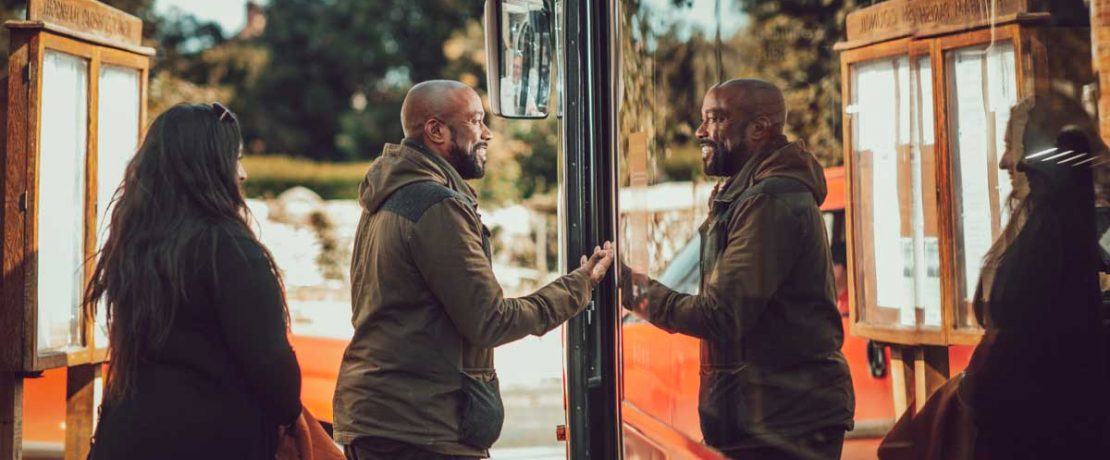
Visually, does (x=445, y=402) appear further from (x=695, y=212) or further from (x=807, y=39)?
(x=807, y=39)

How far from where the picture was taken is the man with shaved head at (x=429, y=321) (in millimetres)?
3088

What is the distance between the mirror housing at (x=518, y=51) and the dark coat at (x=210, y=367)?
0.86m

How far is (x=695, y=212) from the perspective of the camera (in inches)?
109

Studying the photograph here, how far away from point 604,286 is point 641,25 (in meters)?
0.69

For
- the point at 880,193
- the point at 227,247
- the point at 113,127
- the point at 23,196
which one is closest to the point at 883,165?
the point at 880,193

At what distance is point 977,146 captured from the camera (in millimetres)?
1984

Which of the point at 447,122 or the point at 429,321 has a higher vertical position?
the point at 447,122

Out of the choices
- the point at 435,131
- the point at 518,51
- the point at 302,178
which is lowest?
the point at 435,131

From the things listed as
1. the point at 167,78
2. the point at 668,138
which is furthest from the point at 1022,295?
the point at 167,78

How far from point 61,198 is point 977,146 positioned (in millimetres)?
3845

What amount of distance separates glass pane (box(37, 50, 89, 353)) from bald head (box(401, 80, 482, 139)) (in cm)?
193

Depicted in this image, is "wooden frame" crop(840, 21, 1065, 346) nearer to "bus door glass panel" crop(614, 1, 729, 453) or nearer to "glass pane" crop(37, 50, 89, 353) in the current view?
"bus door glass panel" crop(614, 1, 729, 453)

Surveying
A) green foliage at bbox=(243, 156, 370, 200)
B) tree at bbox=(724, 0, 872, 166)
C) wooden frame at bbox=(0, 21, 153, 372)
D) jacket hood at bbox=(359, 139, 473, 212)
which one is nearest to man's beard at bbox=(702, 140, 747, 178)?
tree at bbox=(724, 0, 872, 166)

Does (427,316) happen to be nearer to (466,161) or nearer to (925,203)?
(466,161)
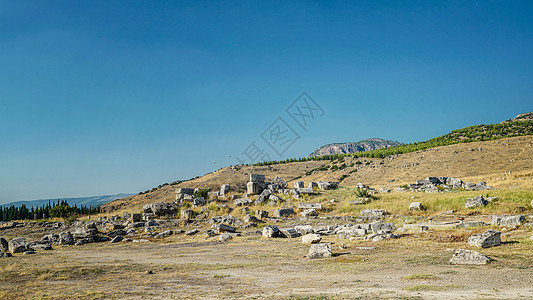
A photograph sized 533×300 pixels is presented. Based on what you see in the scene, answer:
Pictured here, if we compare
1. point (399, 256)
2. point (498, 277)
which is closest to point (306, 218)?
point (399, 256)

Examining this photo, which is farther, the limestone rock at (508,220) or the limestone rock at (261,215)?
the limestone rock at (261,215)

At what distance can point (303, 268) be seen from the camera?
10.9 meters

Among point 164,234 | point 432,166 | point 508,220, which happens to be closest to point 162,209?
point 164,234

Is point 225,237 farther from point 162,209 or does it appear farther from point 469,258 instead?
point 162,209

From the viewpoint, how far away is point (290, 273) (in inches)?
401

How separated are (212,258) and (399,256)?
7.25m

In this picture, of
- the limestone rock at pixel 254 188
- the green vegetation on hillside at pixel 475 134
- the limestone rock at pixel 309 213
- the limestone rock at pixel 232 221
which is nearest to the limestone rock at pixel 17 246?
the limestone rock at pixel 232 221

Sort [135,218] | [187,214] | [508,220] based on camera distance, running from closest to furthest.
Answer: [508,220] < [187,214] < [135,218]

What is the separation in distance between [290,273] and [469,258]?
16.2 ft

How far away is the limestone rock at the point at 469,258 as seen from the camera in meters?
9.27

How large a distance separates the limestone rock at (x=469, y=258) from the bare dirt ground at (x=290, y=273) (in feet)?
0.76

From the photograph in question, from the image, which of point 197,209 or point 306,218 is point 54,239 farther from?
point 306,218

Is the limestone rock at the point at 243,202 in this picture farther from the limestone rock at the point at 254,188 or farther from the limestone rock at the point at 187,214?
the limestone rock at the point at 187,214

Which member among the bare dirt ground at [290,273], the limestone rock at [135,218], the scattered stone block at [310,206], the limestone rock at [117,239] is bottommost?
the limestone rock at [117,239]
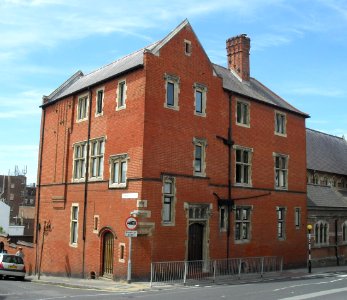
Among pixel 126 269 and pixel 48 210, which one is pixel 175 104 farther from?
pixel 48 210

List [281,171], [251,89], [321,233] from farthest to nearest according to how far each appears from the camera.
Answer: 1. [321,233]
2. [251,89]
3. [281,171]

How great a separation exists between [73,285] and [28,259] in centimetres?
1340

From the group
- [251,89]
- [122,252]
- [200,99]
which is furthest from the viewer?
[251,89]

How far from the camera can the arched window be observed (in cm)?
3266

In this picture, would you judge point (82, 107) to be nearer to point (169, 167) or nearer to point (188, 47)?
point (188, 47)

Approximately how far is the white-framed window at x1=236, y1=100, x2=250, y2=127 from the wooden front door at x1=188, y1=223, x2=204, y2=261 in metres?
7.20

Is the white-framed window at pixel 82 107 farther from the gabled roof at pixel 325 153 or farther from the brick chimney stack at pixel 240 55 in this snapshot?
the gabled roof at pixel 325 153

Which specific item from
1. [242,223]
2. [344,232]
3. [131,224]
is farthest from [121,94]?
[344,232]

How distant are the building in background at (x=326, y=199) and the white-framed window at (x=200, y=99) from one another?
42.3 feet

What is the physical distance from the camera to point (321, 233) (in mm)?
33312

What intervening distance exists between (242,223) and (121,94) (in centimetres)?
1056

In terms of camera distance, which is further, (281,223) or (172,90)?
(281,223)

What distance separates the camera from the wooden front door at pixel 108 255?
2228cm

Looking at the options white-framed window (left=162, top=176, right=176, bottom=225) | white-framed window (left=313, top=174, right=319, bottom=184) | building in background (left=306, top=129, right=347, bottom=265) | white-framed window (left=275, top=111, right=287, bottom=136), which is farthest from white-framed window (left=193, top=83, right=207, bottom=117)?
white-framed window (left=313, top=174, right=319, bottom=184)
════
PROMPT -
Every line above should be repeated exactly; pictures stay out of the copy.

SOLUTION FOR THIS EXERCISE -
Visually, does (x=445, y=402) appear further from (x=695, y=212) or further from (x=807, y=39)?
(x=807, y=39)

How far from where the picture was taken is the man with shaved head at (x=429, y=321) (in millimetres)?
3088

What is the distance between the mirror housing at (x=518, y=51) and the dark coat at (x=210, y=367)?
0.86m

How far is (x=695, y=212) from the perspective of the camera (in inches)?
109

Studying the photograph here, how far away from point 604,286 is point 641,25 (in meters)?
0.69

For
- the point at 880,193
- the point at 227,247
- the point at 113,127
- the point at 23,196
which one is closest to the point at 883,165?
the point at 880,193

At what distance is point 977,146 captured from the camera (in millimetres)?
1984

Which of the point at 447,122 or the point at 429,321 has a higher vertical position?
the point at 447,122

Out of the choices
- the point at 435,131
- the point at 518,51
- the point at 302,178
which is lowest?
the point at 435,131

From the things listed as
1. the point at 167,78
2. the point at 668,138
which is furthest from the point at 1022,295?
the point at 167,78

How far from point 61,198 is point 977,146 positioned (in millimetres)?
3845

What amount of distance separates glass pane (box(37, 50, 89, 353)) from bald head (box(401, 80, 482, 139)) (in cm)?
193

Depicted in this image, is "wooden frame" crop(840, 21, 1065, 346) nearer to "bus door glass panel" crop(614, 1, 729, 453) or nearer to "glass pane" crop(37, 50, 89, 353) in the current view?
"bus door glass panel" crop(614, 1, 729, 453)

Surveying
A) green foliage at bbox=(243, 156, 370, 200)
B) tree at bbox=(724, 0, 872, 166)
C) wooden frame at bbox=(0, 21, 153, 372)
D) jacket hood at bbox=(359, 139, 473, 212)
which one is nearest to man's beard at bbox=(702, 140, 747, 178)?
tree at bbox=(724, 0, 872, 166)

Does (427,316) happen to be nearer to (466,161) or nearer to (925,203)?
(466,161)
A photograph sized 533×300 pixels is presented. Based on what you see in the scene, answer:
Pictured here, if we compare
1. point (399, 256)
2. point (498, 277)
which is closest to point (306, 218)?
point (399, 256)

Examining this photo, which is farther, the limestone rock at (508,220) or the limestone rock at (261,215)?
the limestone rock at (261,215)

At what distance can point (303, 268) be seen from the camera?
10.9 meters

Among point 164,234 | point 432,166 | point 508,220, which happens to be closest to point 162,209?
point 164,234

Is point 225,237 farther from point 162,209 or does it appear farther from point 469,258 instead?
point 162,209

From the viewpoint, how far away is point (290, 273) (in inches)?
401

How separated are (212,258) and (399,256)?
7.25m

In this picture, of
- the limestone rock at pixel 254 188
- the green vegetation on hillside at pixel 475 134
- the limestone rock at pixel 309 213
- the limestone rock at pixel 232 221
which is nearest to the limestone rock at pixel 17 246?
the limestone rock at pixel 232 221

Sort [135,218] | [187,214] | [508,220] based on camera distance, running from closest to furthest.
Answer: [508,220] < [187,214] < [135,218]

What is the separation in distance between [290,273] and [469,258]?
16.2 ft

How far away is the limestone rock at the point at 469,258 as seen from the camera in meters?
9.27

How large a distance separates the limestone rock at (x=469, y=258) from the bare dirt ground at (x=290, y=273) (in feet)?
0.76

From the photograph in question, from the image, which of point 197,209 or point 306,218 is point 54,239 farther from?
point 306,218

Is the limestone rock at the point at 243,202 in this picture farther from the limestone rock at the point at 254,188 or farther from the limestone rock at the point at 187,214?
the limestone rock at the point at 187,214

Which member among the bare dirt ground at [290,273], the limestone rock at [135,218], the scattered stone block at [310,206], the limestone rock at [117,239] is bottommost?
the limestone rock at [117,239]
Among pixel 126 269 and pixel 48 210, which one is pixel 175 104 farther from?
pixel 48 210

List [281,171], [251,89], [321,233] from farthest to nearest according to how far each appears from the camera.
Answer: 1. [321,233]
2. [251,89]
3. [281,171]

How great a separation exists between [73,285] and [28,259] in centimetres?
1340

From the group
- [251,89]
- [122,252]
- [200,99]
which is furthest from the viewer?
[251,89]

How far from the camera can the arched window be observed (in cm)?
3266

In this picture, would you judge point (82, 107) to be nearer to point (169, 167) or nearer to point (188, 47)?
point (188, 47)

Approximately how far is the white-framed window at x1=236, y1=100, x2=250, y2=127 from the wooden front door at x1=188, y1=223, x2=204, y2=261 in metres?
7.20

Is the white-framed window at pixel 82 107 farther from the gabled roof at pixel 325 153 or farther from the brick chimney stack at pixel 240 55 in this snapshot?
the gabled roof at pixel 325 153

Which specific item from
1. [242,223]
2. [344,232]
3. [131,224]
is farthest from [121,94]?
[344,232]

How distant are the building in background at (x=326, y=199) and the white-framed window at (x=200, y=99) from one another?
42.3 feet

What is the physical distance from the camera to point (321, 233) (in mm)?
33312

What intervening distance exists between (242,223) and (121,94) (in centimetres)?
1056

In terms of camera distance, which is further, (281,223) or (172,90)?
(281,223)

What distance separates the camera from the wooden front door at pixel 108 255?
2228cm

Looking at the options white-framed window (left=162, top=176, right=176, bottom=225) | white-framed window (left=313, top=174, right=319, bottom=184) | building in background (left=306, top=129, right=347, bottom=265) | white-framed window (left=275, top=111, right=287, bottom=136), which is farthest from white-framed window (left=193, top=83, right=207, bottom=117)?
white-framed window (left=313, top=174, right=319, bottom=184)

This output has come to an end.